Report each line in the records below that contains the word "counter".

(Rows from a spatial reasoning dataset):
★ ★ ★ ★

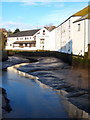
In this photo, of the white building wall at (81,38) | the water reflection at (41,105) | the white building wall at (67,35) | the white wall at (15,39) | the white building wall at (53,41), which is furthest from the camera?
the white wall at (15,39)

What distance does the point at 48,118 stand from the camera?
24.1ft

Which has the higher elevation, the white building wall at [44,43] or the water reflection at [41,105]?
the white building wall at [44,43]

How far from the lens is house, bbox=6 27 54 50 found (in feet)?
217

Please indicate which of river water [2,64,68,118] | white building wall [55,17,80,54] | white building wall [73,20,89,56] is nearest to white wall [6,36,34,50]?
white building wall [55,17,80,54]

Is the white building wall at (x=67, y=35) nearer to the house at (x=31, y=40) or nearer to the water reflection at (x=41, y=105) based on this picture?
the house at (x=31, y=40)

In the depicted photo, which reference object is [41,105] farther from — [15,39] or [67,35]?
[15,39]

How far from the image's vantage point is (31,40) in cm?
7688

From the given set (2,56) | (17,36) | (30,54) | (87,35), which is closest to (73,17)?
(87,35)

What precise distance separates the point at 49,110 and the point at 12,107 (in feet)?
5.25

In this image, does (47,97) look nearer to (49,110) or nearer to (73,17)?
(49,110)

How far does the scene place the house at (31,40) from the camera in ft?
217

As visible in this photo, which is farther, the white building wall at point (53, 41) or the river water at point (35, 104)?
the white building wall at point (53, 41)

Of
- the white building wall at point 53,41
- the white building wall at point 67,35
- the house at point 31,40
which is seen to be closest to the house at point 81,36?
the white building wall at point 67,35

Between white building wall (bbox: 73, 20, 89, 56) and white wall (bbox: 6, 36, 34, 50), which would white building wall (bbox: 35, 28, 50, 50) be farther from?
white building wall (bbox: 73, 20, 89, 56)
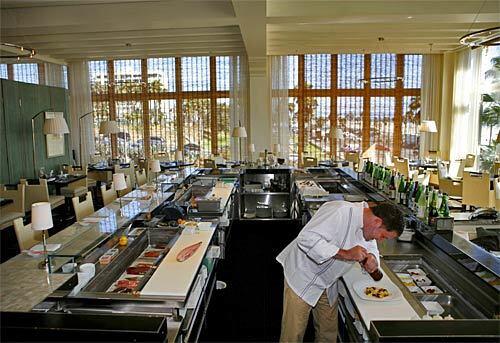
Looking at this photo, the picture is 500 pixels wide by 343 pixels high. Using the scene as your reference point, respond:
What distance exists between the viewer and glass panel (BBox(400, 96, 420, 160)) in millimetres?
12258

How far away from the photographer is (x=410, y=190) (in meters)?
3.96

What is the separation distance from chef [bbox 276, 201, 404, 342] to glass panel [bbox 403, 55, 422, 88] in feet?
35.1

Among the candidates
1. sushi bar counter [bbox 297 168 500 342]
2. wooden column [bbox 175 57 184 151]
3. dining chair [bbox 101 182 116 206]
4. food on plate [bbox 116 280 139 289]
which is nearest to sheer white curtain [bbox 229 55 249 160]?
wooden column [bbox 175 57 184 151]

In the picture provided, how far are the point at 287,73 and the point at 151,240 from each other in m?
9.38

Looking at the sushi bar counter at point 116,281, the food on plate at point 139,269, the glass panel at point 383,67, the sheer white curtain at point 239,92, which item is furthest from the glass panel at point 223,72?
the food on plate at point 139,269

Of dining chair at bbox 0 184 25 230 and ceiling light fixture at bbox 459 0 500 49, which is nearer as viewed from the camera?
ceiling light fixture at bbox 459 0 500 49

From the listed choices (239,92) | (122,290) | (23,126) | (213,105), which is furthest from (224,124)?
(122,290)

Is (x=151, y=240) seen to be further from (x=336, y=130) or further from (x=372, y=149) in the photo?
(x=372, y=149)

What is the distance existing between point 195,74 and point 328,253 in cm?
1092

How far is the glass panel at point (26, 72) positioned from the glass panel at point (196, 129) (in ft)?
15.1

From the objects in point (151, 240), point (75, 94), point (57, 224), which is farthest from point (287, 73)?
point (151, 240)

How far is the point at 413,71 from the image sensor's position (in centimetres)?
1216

★ ★ ★ ★

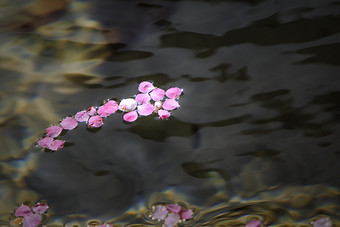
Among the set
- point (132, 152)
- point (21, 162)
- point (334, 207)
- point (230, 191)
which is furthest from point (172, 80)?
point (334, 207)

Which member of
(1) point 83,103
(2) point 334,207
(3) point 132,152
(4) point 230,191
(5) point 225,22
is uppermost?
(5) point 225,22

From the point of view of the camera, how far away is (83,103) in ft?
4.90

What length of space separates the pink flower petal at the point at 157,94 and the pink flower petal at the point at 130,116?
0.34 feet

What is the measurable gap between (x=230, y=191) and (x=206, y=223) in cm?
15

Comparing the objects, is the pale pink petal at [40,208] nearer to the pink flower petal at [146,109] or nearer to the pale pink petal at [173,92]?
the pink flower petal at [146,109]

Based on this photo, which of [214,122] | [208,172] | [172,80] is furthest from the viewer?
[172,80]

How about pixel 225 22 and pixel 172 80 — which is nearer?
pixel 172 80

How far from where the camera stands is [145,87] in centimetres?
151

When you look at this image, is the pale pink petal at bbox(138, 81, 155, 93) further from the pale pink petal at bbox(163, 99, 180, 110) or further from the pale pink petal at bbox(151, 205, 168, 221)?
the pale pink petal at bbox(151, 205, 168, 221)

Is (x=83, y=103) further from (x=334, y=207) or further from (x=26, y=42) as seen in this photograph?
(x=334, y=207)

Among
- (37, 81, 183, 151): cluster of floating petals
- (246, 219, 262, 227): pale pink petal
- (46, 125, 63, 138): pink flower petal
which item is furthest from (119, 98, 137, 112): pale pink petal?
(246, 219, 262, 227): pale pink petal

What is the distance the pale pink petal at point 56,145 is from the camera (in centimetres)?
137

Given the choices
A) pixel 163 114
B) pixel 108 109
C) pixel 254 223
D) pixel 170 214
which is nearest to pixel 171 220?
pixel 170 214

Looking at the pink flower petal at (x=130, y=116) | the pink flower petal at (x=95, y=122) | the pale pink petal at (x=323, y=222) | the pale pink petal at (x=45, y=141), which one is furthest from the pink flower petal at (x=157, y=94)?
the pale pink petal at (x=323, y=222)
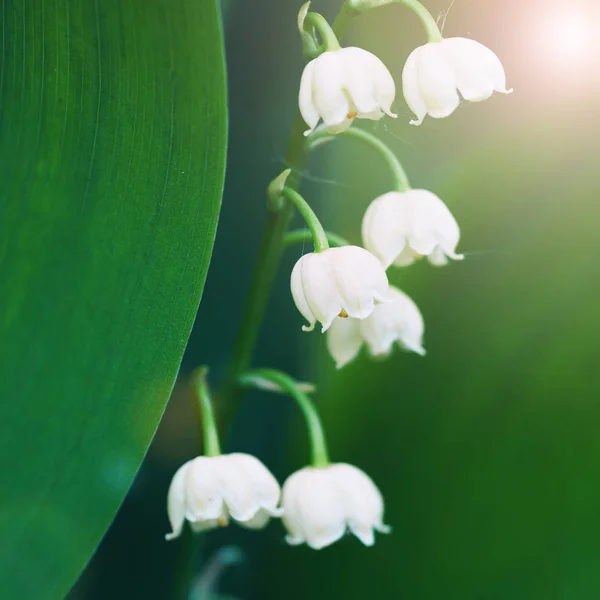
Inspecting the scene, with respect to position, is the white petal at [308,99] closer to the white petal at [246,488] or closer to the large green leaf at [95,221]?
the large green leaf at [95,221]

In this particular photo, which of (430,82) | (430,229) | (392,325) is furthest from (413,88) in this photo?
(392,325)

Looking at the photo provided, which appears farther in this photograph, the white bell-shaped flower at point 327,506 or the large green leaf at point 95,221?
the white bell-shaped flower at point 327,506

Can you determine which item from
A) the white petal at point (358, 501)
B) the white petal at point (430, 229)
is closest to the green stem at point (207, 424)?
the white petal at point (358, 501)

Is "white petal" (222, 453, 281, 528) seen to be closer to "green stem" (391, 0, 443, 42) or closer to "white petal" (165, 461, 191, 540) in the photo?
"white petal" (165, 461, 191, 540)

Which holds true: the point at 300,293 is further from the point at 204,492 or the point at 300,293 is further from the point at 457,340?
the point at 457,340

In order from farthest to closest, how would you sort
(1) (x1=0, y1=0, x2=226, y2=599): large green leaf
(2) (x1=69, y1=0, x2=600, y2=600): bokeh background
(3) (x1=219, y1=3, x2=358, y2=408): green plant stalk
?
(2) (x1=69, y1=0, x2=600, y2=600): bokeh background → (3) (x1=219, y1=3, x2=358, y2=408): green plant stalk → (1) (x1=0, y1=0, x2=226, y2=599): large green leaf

★ ★ ★ ★

(RESULT):
1. sushi bar counter [bbox 297 168 500 342]
Looking at the sushi bar counter at point 116,281, the food on plate at point 139,269, the glass panel at point 383,67, the sheer white curtain at point 239,92, which item is furthest from the glass panel at point 223,72?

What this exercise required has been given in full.